She knelt by the edge of the water, face and throat shining and wet, her head bending back, her lips parted and smiling. It thrilled him as if she were singing a silent song which made the brightness of the morning and the colour beyond the peaks. He almost waited to see her throat quiver—hear the high, sweet tone.

But a scent of telltale sharpness drew him a thousand leagues down and made him whirl with a cry of dismay: "The bacon, Sally!"
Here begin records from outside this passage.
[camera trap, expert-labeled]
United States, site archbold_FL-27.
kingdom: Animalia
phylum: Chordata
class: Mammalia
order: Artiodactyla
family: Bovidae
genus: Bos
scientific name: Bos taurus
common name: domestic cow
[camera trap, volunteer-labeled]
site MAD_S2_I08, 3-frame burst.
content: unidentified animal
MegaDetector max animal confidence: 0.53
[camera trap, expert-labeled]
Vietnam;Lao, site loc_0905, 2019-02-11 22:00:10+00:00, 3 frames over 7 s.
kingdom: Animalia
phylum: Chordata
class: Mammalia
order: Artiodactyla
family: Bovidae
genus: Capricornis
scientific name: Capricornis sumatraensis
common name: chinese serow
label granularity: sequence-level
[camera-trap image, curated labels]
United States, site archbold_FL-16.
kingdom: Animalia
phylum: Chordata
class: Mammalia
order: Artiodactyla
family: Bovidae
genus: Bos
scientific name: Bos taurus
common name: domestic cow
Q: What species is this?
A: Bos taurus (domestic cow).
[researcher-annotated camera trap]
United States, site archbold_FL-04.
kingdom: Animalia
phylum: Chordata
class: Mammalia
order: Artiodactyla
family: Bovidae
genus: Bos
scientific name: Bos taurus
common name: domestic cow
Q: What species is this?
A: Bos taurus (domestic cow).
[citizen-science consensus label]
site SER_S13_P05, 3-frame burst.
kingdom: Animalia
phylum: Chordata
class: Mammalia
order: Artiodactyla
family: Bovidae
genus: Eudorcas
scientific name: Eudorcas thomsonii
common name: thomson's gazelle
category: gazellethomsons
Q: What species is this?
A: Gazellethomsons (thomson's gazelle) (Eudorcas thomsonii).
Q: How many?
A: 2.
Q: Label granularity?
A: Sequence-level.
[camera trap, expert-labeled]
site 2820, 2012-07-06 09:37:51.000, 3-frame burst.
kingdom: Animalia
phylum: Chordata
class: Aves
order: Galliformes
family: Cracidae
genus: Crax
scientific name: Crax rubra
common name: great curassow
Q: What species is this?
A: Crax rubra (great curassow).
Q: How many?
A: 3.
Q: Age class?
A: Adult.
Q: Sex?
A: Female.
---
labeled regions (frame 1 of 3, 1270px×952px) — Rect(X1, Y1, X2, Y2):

It was hopelessly burned; some of it was even charred on the bottom of the pan. Sally, returning on the run, took charge of the cookery and went about it with a speed and ability that kept him silent; which being the ideal mood for a spectator, he watched and found himself learning much.

Whatever that scene of the night before meant in the small and definite, in the large and vague it meant that he had a claim of some sort on Sally Fortune and it is only when a man feels that he has this claim, this proprietorship, as it were, that he begins to see a woman clearly.

Before this his observance has been half blind through prejudice either for or against; he either sees her magnified with adulation, or else the large end of the glass is placed against his eye and she is merely a speck in the distance. But let a woman step past that mysterious wall which separates the formal from the intimate—only one step—at once she is surrounded by the eyes of a man as if by a thousand spies. So it was with Anthony.

It moved him, for instance, to see the supple strength of her fingers when she was scraping the charred bacon from the bottom of the pan, and he was particularly fascinated by the undulations of the small, round wrist. He glanced down to his own hand, broad and bony in comparison.

It was his absorption in this criticism that served to keep him aloof from her while they ate, and the girl felt it like an arm pushing her away. She had been very close to him not many hours before; now she was far away. She could understand nothing but the pain of it.

As he finished his coffee he said, staring into a corner: "I don't know why I came back to you, Sally."

"You didn't mean to come back when you started?"

"Of course not."

She flushed, and her heart beat loudly to hear his weakness. He was keeping nothing from her; he was thinking aloud; she felt that the bars between them were down again.

"In the first place I went because I had to be seen and known by name in some place far away from you. That was for your sake. In the second place I had to be alone for the work that lay ahead."

"Drew?"

"Yes. It all worked like a charm. I went to the house of Jerry Wood, told him my name, stayed there until Conklin and several others arrived, hunting for me, and then gave them the slip."

She did not look up from her occupation, which was the skilful cleaning of her gun.

"It was perfect; the way clear before me; I had dodged through their lines, so to speak, when I gave Conklin the slip, and I could ride straight for Drew and catch him unprepared. Isn't that clear?"

"But you didn't?"

She was so calm about it that he grew a little angry; she would not look up from the cleaning of the gun.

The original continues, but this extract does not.